_Alıntılanan Metin:_
◇ ◇ ◇ ◇ ◇ ◇ ◇

Kuran müslümanlığı hakkında bilgiler

Mucize İnkârcılarına Kuran'dan Cevap

musa denizin yarılması
İddia: Kavimlerin helak olması doğa olaylarına rast gelmiştir, peygamberler de bu doğal afetleri önceden haber almıştır. Musanın denizi yarması gel git olayıdır, Lut kavminin helak olması yanardağ patlamasıdır, İsanın körü iyileştirmesi tıp doktoru olduğunu gösterir. Bu doğa olayları bugün de devam eder. Mucize yoktur, mucize varsa Kuran bilime ters olur.

Cevap: Kavimlerin helak olması, tebliğe karşı vurdumduymaz tavır takınmaları ve sapıklıkta ısrar etmeleri üzerine olmuştur ve suçlular yok edilmiştir. Oysa doğal afetler suçlu veya masum ayırt etmeden herkesi yok edebilir.

◇ ◇ ◇ ◇ ◇ ◇ ◇

_Verilen Görev 1:_ Mucizeler hakkındaki metinde geçen "Oysa doğal afetler suçlu veya masum ayırt etmeden herkesi yok edebilir." cümlesini İngilizceye çevirin.
_Verilen Görev 2:_ Mucize inkârına verilen cevapları içeren metni, son cümlesinden sonra aynı üslupla sürdürün.

◇ ◇ ◇ ◇ ◇ ◇ ◇

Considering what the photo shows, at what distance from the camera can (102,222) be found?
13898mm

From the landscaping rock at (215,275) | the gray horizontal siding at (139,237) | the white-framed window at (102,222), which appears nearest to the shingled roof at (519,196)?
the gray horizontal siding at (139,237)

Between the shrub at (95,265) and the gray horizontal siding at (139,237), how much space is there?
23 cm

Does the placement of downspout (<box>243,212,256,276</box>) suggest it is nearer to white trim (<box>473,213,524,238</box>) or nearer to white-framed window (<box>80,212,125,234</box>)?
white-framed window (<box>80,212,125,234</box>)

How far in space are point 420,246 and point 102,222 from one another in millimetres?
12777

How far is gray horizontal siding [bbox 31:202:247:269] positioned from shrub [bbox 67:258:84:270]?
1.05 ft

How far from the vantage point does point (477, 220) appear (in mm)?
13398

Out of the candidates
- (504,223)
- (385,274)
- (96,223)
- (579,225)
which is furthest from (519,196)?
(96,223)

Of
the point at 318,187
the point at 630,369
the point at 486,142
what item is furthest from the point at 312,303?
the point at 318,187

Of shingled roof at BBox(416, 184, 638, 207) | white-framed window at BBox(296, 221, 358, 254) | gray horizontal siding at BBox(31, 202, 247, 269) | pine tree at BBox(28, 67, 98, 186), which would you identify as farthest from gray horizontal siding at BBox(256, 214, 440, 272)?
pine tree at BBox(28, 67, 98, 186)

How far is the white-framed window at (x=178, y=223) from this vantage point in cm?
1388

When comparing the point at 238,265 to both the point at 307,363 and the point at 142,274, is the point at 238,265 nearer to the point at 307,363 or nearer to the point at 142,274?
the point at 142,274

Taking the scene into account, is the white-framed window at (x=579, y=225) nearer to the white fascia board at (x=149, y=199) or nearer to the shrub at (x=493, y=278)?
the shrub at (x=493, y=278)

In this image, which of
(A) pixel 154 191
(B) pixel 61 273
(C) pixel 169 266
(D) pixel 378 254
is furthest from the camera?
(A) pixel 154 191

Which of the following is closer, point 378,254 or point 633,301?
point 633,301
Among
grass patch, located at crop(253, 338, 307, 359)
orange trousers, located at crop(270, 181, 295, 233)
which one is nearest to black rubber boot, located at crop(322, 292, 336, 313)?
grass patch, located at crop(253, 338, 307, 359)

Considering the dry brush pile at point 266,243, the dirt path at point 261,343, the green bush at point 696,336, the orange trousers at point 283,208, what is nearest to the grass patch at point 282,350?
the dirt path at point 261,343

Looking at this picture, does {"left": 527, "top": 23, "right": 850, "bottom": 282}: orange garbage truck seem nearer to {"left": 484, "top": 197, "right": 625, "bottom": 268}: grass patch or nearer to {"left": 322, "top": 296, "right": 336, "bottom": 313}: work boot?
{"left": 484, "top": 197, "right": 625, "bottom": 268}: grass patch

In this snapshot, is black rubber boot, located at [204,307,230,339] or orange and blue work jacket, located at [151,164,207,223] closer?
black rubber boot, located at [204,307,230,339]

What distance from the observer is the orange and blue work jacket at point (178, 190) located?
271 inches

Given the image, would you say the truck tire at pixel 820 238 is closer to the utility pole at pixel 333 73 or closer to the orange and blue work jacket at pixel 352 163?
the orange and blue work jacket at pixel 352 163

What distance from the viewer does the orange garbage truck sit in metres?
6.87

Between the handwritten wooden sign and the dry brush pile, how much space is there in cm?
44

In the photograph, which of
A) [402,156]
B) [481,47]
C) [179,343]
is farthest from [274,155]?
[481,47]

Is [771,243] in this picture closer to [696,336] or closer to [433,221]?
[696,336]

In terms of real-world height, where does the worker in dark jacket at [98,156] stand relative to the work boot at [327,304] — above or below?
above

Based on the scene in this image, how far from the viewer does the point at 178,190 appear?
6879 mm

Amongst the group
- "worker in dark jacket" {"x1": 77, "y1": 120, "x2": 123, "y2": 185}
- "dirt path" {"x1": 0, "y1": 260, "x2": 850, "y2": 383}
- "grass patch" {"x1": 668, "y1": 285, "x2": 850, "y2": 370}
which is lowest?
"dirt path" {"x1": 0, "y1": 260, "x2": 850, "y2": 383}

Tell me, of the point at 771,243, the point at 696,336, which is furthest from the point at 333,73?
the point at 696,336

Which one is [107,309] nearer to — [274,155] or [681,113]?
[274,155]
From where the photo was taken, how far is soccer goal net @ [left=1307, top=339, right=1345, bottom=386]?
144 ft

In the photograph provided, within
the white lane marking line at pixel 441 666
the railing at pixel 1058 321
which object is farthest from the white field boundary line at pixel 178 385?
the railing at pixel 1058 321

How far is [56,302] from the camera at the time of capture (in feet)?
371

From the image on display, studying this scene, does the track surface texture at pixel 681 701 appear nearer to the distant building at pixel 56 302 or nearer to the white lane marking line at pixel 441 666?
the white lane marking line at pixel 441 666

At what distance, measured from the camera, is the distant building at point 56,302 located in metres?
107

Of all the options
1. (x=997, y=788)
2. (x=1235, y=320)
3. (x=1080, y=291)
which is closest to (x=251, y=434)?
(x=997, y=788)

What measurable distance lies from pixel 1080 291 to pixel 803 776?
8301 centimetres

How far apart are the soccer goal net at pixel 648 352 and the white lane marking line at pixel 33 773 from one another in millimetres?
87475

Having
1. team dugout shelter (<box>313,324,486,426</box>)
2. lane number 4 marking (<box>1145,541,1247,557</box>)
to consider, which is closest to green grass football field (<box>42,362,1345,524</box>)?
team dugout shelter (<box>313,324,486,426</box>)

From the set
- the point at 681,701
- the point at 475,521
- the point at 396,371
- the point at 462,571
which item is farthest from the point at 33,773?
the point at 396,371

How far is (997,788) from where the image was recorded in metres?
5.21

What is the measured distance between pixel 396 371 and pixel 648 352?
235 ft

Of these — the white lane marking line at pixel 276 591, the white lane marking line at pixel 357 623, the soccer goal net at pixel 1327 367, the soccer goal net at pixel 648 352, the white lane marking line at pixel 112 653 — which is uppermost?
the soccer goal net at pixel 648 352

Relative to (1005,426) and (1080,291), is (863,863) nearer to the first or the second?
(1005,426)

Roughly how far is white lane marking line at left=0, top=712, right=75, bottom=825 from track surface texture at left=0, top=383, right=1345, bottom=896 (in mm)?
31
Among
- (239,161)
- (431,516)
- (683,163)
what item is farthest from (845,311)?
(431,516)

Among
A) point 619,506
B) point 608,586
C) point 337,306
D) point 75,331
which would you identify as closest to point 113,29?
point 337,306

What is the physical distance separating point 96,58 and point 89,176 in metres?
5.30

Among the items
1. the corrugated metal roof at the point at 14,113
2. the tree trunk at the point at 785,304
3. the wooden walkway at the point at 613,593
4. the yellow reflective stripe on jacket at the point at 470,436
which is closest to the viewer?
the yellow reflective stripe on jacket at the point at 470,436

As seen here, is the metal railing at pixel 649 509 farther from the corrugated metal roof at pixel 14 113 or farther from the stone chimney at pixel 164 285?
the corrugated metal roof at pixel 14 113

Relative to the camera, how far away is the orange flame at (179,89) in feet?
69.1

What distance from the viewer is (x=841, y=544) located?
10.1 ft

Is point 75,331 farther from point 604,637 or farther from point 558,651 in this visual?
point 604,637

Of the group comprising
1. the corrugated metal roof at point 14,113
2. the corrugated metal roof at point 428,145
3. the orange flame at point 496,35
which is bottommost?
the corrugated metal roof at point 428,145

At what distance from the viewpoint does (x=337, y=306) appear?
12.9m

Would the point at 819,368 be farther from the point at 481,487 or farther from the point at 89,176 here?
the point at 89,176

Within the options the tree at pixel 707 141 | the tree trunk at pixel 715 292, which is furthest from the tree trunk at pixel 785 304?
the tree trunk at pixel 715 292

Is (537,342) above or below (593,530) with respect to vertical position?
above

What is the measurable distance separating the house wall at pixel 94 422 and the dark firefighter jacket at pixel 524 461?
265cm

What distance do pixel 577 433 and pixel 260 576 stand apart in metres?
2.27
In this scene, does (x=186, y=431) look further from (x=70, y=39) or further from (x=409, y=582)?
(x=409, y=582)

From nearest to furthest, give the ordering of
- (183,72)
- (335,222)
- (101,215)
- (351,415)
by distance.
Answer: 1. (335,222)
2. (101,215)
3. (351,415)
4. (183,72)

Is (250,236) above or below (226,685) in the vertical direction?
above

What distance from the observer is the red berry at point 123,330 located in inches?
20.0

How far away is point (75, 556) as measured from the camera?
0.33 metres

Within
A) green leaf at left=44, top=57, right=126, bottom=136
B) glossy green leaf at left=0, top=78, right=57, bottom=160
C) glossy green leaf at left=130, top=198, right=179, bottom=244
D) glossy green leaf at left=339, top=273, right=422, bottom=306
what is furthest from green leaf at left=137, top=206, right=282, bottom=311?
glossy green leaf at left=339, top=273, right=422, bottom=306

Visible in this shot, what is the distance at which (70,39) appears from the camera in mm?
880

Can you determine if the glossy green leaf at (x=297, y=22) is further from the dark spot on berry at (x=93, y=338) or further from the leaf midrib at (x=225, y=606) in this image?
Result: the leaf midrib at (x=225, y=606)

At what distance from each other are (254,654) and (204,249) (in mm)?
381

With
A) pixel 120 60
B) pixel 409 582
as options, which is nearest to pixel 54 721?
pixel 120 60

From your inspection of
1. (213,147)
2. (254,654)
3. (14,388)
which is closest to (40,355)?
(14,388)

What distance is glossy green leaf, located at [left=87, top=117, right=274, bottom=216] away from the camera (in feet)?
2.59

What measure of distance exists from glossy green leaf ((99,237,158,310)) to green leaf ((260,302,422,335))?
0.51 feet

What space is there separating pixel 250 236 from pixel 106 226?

◇ ◇ ◇ ◇ ◇ ◇ ◇

_Görev Çıktısı 1:_ Yet natural disasters can destroy everyone without distinguishing between the guilty and the innocent.

_Görev Çıktısı 2:_
Kuranda peygamber kıssaları okunduğu zaman da kavimlerin helâkının basit doğa olaylarıyla değil, planlı bir yıkımla olduğu görülmektedir.

Örnek 1: Musa peygamberin hayatı

Musa peygamber Firavunu imana davet etmiş, köle olarak kullandığı İsrailoğulları halkını özgür bırakmasını istemişti. Türlü imtihanlar sonrasında nihayet firavun pes etmiş ve gitmelerine izin vermişti. Ancak huylu huyundan vaz geçmedi ve düşündü: “Bu kadar insanı gönderirsem kimi köle yapacağım, benim tanrılığımı kime kabul ettireceğim, bu kadar köle ruhlu insanı bir daha nereden bulacağım.” Sonra bir karar verdi ve bağırdı: “Toplanın askerlerim, Musanın peşine düşüyoruz, geri dönmeyeni kılıçtan geçiriyoruz”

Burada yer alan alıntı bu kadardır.